Die Einreise ist denkbar unspektakulär über eine schmale Straße, die unter einem Schriftzug „San Marino“ hindurchführt, Grenzkontrollen gibt es nicht. San Marino ist übrigens kein Stadtstaat, sondern besteht aus mehreren Orten, wobei in der gleichnamigen Stadt San Marino nur etwa 4.000 der insgesamt rund 33.000 Einwohner leben.

Wir schlängeln uns den Berg hinauf, bis wir bei unserer Unterkunft im „Hostel San Marino“ in Borgo Maggiore ankommen. Hier können wir auch direkt vor dem dazugehörigen Restaurant parken und schon mal die Lichter auf dem höherliegenden Monte Titano beobachten, auf dem sich die drei Festungenstürme La Guaita, Cesta und Il Montale sowie die Altstadt von San Marino befinden.

Hostel San Marino

San Marino ohne Auto

Maurizio, der Hostelbesitzer freut sich am nächsten Tag beim Frühstück über unser mitgebrachtes Kuchenstück. Seine eigene Auswahl ist eher dürftig. Im Gegenzug versorgt er uns mit Busplänen und Tipps für unseren Tag in der Altstadt. Diese ist nämlich weitestgehend autofrei und die Parkplätze rund herum kostenpflichtig. Wenig später wissen wir, dass wir den Monte Titano auch zu Fuß „besteigen“ könnten, aber uns das doch nicht antun wollen. Grund dafür war die unerwartet kurze Nacht, nachdem wir nur mal „schnell“ das Pub im Keller des Hostels besuchen wollten. Und nicht vor 2 Uhr morgens wieder in unser Zimmer zurückkehren sollten.

Mit der Bushaltestelle direkt vor dem Hostel und einem Ticketpreis von gerade mal 1,50 Euro fällt die Entscheidung auch leicht. Eine weitere Alternative wäre es, mit der Seilbahn Funivia di San Marino von Borgo Maggiore am Fuß des Berges auf den Monte Titano zu fahren, ein fantastischer Ausblick inklusive (2,80 Euro / Fahrt). Leider war sie bei unserem Besuch gerade wegen Wartungsarbeiten außer Betrieb.

Ausblick San Marino

Der Flughafen Rimini liegt zwar in Italien, ist aber gleichzeitig auch der internationale Flughafen von San Marino mit Anbindungen zu verschiedenen Städten in Deutschland und der Schweiz. Von Rimini fahren zudem Busse in die Republik San Marino.

Wehrhaftes San Marino

Bevor wir losziehen, wollen wir von Maurizio aber gerne noch mehr über das Land wissen, in dem wir uns gerade befinden. Schließlich sind wir recht spontan für ein Wochenende nach San Marino gefahren, das uns zuvor wie ein „weißer Fleck“ auf der Landkarte Europas erschien. „Die San Marinesen sind sehr freiheitsliebend“, meint Maurizio. Und ergänzt: „Wir lieben Waffen!“ Davon können wir uns wenig später selbst überzeugen: In zahlreichen Geschäften und Souvenirständen gibt es alle möglichen Waffen zu kaufen, als Spielzeug aber auch echte Pistolen, Messer und Schwerter.

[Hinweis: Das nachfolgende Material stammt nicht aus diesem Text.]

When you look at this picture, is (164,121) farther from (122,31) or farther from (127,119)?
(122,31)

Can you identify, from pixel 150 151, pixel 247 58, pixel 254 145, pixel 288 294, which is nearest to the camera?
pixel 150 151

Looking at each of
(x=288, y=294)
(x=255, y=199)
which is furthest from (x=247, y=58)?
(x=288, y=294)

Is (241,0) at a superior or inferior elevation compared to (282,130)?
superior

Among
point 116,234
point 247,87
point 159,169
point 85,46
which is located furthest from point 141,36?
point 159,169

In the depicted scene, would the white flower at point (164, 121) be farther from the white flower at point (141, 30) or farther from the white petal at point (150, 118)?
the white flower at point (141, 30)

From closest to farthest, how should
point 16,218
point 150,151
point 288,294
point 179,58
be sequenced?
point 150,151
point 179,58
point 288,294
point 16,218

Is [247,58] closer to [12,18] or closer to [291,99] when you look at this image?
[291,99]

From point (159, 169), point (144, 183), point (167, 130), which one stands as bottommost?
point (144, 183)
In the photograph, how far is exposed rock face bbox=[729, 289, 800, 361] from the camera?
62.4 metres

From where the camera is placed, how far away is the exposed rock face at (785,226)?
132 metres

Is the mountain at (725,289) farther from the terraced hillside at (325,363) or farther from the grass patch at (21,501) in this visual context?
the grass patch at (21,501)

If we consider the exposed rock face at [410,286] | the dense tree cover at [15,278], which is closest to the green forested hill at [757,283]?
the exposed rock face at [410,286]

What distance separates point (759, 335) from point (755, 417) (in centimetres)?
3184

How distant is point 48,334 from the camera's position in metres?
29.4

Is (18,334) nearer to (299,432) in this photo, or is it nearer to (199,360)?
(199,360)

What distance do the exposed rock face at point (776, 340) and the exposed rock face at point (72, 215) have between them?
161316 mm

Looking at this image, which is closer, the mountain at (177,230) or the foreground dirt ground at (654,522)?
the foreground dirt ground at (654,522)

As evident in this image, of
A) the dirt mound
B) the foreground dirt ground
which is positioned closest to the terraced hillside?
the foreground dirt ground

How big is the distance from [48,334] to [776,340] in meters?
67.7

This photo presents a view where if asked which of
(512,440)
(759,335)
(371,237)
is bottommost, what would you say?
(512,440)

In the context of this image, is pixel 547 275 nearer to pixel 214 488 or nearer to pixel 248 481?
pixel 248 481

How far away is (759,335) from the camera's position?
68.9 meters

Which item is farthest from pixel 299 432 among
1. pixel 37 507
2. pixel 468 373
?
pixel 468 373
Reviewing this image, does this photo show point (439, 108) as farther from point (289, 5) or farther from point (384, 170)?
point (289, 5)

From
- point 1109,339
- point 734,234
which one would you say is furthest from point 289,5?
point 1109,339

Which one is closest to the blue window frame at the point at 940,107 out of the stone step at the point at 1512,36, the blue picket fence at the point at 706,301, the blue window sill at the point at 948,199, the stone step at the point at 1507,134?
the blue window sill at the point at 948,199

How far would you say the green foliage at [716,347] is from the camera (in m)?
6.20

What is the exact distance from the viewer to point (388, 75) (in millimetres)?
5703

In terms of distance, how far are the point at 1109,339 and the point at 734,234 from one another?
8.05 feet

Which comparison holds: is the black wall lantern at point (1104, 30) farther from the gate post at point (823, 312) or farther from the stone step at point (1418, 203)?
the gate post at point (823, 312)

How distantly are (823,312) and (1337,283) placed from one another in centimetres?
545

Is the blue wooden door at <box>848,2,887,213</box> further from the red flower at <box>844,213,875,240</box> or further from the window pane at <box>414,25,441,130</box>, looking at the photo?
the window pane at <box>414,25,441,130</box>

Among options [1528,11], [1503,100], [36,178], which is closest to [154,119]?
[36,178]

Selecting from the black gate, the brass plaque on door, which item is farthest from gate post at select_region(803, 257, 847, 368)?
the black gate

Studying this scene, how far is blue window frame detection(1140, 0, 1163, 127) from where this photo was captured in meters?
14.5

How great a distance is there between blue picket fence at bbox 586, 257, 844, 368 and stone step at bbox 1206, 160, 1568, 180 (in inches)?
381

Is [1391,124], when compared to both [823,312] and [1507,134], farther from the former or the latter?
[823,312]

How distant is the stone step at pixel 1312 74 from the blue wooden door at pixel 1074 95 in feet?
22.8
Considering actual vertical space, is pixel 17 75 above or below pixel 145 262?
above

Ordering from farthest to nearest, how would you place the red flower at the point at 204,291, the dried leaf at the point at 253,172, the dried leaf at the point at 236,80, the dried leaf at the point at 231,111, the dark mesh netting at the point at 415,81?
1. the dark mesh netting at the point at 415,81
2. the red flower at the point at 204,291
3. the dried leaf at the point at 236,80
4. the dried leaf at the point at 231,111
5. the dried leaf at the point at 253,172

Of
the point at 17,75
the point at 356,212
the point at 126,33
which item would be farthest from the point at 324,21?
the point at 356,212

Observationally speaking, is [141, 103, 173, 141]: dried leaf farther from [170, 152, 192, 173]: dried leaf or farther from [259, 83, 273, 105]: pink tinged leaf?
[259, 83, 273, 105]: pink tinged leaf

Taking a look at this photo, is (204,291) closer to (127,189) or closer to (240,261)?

Zu tun hat das freilich mit der Geschichte der besonders wehrhaften Republik, die sich nun schon über viele Jahrhunderte die Unabhängigkeit von Italien erhalten konnte. Sehr zum Missfallen des Papstes, der die San Marinesen im Mittelalter pauschal exkommunizierte. Selbst Napoleon zollte San Marino für diese Haltung seinen Respekt und machte der Republik Geschenke und Zusagen, anstatt sie zu überfallen. Auch heute noch wissen die San Marinesen gewisse Vorteile für sich heraus zu holen, so ist man beispielsweise zwar kein Mitglied der EU, bezahlt hier aber dennoch mit (eigenen) Euro-Münzen sein „Titanbräu“, das lokale Bier San Marinos. Es gilt die Reisefreiheit, aber keine Niederlassungsfreiheit. Als Touristen dürfen wir uns theoretisch 10 Tage lang in San Marino aufhalten. Wer dauerhaft in San Marino leben möchte, braucht eine Genehmigung des Kongresses.

Freiheitsliebe mal anders interpretiert …

„Wir haben zwar zwei Millionen Besucher im Jahr, aber nur vergleichsweise wenige, die auch über Nacht bleiben. Die meisten kommen für einen Tagesausflug„, erklärt Maurizio. Und ja, wir waren an diesem Wochenende Anfang Frühling auch (fast) die einzigen Gäste in seinem Hostel. Im Sommer kommen viele Touristen vom nahen Rimini, für die San Marino eine willkommene Abwechslung zum Strandurlaub an der Adria ist.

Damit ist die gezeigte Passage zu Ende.